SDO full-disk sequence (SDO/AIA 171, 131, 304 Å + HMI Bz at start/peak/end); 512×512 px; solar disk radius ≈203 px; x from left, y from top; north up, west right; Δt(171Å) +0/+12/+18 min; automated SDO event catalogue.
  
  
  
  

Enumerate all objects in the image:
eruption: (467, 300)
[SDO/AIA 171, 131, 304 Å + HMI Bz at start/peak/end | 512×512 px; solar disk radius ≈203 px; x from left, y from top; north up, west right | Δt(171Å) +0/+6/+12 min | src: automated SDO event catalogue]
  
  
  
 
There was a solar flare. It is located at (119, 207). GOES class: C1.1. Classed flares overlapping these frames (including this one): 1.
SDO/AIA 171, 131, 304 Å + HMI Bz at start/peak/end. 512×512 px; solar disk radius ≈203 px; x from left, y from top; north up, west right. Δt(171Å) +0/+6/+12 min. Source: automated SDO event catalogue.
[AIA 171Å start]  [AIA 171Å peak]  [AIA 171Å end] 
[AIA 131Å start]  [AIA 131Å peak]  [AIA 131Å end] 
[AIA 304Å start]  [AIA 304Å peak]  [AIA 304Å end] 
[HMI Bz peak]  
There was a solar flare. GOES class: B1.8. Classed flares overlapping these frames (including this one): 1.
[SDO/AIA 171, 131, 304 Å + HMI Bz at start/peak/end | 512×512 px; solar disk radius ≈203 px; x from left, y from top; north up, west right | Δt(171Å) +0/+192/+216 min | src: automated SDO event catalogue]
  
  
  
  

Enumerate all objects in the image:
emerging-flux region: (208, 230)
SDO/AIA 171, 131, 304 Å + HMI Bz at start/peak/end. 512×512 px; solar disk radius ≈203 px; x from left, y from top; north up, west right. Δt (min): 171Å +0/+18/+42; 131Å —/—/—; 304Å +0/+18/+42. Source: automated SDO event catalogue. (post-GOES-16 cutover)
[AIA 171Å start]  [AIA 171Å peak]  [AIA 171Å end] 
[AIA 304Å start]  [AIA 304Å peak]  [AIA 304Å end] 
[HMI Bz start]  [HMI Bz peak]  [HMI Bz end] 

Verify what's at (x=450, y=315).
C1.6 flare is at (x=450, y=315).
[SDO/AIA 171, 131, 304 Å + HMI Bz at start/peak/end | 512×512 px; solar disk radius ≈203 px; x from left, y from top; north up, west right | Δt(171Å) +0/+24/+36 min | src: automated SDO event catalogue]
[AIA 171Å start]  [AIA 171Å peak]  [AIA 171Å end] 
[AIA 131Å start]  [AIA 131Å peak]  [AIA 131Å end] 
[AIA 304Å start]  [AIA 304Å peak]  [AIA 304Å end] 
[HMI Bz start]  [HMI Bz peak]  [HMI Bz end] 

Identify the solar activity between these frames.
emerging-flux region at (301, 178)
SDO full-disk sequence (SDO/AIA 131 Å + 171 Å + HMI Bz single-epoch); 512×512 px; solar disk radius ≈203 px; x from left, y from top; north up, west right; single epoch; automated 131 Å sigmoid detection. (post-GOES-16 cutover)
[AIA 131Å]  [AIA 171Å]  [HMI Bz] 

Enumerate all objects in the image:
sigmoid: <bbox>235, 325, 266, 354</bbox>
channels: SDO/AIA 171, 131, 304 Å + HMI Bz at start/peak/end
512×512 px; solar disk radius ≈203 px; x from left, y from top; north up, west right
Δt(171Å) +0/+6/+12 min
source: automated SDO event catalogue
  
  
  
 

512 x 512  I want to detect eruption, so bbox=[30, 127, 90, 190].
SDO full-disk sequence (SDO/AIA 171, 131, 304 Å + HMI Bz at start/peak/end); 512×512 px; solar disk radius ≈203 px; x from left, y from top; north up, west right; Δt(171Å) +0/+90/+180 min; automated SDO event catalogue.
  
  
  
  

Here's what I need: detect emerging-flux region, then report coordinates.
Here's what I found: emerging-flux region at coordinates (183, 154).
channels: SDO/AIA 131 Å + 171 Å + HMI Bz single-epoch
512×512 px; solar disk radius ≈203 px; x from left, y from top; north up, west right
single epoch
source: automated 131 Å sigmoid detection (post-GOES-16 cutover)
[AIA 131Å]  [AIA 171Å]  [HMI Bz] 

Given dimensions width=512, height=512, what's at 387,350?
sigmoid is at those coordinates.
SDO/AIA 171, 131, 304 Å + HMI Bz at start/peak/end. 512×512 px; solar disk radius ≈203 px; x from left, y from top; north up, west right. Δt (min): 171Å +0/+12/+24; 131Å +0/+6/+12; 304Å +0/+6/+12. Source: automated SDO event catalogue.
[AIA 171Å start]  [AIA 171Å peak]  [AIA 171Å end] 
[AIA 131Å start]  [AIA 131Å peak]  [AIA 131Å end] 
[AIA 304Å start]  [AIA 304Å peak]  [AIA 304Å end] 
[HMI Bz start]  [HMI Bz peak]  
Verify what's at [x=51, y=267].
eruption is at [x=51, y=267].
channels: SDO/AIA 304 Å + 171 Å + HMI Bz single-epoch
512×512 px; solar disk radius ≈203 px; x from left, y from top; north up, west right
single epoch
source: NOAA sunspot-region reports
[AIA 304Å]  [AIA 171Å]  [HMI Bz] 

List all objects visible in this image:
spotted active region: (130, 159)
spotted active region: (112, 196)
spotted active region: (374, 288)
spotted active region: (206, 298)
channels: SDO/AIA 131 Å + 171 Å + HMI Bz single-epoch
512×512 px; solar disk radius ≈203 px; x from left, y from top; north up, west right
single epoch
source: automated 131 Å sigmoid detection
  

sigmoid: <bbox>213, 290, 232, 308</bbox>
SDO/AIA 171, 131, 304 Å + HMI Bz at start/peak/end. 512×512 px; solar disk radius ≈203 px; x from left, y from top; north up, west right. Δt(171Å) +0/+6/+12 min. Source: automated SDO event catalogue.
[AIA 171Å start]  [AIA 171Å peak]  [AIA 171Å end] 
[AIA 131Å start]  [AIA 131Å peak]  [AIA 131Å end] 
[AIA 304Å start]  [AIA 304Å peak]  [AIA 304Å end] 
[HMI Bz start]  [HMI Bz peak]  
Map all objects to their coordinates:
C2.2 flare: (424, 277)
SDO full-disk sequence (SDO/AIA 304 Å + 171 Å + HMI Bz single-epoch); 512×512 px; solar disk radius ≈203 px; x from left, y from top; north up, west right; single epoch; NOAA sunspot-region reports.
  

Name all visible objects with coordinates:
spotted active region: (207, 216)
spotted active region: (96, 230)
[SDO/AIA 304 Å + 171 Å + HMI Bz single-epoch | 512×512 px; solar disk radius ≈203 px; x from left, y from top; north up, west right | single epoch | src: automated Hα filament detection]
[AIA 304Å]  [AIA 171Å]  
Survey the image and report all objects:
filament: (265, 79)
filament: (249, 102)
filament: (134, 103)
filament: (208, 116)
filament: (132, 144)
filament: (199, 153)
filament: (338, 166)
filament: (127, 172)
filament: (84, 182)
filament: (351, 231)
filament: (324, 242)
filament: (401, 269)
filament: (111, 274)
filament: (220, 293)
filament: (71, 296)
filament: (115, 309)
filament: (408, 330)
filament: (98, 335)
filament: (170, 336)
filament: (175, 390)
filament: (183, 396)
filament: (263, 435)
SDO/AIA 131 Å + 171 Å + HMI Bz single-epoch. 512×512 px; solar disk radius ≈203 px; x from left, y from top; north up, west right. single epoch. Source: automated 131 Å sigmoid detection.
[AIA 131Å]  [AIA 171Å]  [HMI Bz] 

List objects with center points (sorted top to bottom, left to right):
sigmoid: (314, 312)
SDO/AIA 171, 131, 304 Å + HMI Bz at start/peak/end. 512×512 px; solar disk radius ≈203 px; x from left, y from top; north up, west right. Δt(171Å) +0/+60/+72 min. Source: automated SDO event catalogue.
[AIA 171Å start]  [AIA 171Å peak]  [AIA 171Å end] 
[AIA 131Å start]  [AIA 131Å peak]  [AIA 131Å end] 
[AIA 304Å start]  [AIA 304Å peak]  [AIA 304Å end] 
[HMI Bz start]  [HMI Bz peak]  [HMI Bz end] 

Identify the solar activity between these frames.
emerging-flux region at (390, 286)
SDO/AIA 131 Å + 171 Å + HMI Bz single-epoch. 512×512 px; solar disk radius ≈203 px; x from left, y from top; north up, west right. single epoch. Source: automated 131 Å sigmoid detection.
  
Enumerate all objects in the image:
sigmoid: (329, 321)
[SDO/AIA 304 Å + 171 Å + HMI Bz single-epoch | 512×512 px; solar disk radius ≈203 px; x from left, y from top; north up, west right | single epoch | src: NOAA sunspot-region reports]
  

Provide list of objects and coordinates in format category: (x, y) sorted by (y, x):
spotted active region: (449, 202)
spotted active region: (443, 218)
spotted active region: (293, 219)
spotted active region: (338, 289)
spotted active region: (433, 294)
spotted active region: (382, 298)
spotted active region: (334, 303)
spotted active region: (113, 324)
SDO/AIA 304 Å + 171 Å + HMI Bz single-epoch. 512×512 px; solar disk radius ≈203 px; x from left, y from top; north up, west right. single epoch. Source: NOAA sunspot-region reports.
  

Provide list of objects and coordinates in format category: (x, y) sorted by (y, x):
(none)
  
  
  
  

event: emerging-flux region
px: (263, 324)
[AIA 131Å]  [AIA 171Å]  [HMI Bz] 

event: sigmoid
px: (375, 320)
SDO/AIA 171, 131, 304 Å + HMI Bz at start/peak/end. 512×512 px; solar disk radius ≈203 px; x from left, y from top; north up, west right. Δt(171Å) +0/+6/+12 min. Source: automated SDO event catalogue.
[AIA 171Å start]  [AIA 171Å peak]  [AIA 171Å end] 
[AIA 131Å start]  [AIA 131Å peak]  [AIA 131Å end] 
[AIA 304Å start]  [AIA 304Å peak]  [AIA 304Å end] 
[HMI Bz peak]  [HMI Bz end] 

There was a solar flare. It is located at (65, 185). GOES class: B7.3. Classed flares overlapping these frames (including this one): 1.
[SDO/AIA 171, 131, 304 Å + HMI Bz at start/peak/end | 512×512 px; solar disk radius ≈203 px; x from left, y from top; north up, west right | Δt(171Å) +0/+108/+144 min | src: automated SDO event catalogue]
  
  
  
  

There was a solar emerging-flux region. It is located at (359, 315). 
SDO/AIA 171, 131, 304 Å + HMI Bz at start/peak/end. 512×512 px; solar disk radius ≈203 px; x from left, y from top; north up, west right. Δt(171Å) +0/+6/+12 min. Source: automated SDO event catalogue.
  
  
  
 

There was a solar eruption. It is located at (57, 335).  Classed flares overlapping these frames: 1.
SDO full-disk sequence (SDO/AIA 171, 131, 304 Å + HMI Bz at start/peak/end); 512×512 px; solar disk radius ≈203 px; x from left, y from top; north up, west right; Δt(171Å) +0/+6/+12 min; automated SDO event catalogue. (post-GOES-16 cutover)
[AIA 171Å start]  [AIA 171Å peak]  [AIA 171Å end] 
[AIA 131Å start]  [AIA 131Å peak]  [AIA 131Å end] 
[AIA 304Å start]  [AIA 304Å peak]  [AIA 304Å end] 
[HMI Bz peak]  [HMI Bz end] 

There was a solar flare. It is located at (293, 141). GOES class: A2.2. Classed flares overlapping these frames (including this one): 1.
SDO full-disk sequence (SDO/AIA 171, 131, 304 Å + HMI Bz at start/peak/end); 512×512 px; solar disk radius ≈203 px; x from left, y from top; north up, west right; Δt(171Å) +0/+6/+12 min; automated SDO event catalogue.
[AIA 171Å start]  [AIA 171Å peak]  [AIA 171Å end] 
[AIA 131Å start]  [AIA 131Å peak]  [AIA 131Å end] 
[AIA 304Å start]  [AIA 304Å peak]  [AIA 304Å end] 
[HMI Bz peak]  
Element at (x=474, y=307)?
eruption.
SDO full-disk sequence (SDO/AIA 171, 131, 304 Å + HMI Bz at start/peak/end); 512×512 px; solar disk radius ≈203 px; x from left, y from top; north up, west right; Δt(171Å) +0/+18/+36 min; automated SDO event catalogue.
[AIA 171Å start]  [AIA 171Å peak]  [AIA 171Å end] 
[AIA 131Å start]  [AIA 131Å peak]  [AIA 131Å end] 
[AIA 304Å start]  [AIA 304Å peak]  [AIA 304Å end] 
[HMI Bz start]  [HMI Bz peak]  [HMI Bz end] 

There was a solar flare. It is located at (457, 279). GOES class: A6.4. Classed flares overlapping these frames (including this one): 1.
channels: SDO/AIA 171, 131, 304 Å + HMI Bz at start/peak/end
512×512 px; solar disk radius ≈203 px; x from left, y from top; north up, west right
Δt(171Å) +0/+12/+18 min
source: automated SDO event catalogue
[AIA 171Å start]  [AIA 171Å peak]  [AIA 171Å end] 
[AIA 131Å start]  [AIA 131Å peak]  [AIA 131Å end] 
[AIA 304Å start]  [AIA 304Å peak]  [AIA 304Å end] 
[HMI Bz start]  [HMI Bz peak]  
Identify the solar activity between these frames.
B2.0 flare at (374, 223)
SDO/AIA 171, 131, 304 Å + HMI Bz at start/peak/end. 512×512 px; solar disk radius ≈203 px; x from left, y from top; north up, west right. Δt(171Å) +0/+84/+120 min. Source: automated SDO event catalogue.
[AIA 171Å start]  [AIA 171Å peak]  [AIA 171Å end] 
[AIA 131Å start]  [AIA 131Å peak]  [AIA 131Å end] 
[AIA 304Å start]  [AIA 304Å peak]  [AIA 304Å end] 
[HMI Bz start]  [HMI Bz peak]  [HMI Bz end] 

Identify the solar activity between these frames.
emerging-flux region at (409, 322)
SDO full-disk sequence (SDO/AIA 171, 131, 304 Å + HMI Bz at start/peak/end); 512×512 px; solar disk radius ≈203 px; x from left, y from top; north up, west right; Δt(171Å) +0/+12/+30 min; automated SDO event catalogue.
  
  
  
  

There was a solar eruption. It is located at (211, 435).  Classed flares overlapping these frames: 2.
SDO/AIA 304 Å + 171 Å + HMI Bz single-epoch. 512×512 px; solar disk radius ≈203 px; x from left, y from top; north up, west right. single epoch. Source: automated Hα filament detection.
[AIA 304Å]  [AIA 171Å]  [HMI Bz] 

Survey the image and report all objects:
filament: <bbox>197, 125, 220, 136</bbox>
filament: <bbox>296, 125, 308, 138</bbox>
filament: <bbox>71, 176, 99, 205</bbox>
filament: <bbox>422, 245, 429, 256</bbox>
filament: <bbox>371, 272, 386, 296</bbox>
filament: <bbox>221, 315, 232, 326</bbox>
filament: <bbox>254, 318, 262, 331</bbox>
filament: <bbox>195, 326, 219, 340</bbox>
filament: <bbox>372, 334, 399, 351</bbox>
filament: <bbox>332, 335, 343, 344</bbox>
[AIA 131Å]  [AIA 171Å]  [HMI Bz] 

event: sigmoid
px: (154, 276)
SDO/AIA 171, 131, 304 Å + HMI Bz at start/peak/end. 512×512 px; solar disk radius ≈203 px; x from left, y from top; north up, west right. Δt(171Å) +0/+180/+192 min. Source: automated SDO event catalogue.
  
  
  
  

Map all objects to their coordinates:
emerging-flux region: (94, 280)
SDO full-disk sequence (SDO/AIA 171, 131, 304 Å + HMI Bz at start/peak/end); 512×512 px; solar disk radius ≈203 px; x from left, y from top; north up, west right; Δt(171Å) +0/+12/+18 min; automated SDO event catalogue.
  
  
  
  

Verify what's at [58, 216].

= Task requirements =
Copy the lines above exactly, from the very first through the one containing "There was a solar flare. GOES", and include no other line.

= Solution to the problem =
SDO full-disk sequence (SDO/AIA 171, 131, 304 Å + HMI Bz at start/peak/end); 512×512 px; solar disk radius ≈203 px; x from left, y from top; north up, west right; Δt(171Å) +0/+12/+18 min; automated SDO event catalogue.
  
  
  
  

Enumerate all objects in the image:
eruption: (467, 300)
[SDO/AIA 171, 131, 304 Å + HMI Bz at start/peak/end | 512×512 px; solar disk radius ≈203 px; x from left, y from top; north up, west right | Δt(171Å) +0/+6/+12 min | src: automated SDO event catalogue]
  
  
  
 
There was a solar flare. It is located at (119, 207). GOES class: C1.1. Classed flares overlapping these frames (including this one): 1.
SDO/AIA 171, 131, 304 Å + HMI Bz at start/peak/end. 512×512 px; solar disk radius ≈203 px; x from left, y from top; north up, west right. Δt(171Å) +0/+6/+12 min. Source: automated SDO event catalogue.
[AIA 171Å start]  [AIA 171Å peak]  [AIA 171Å end] 
[AIA 131Å start]  [AIA 131Å peak]  [AIA 131Å end] 
[AIA 304Å start]  [AIA 304Å peak]  [AIA 304Å end] 
[HMI Bz peak]  
There was a solar flare. GOES class: B1.8. Classed flares overlapping these frames (including this one): 1.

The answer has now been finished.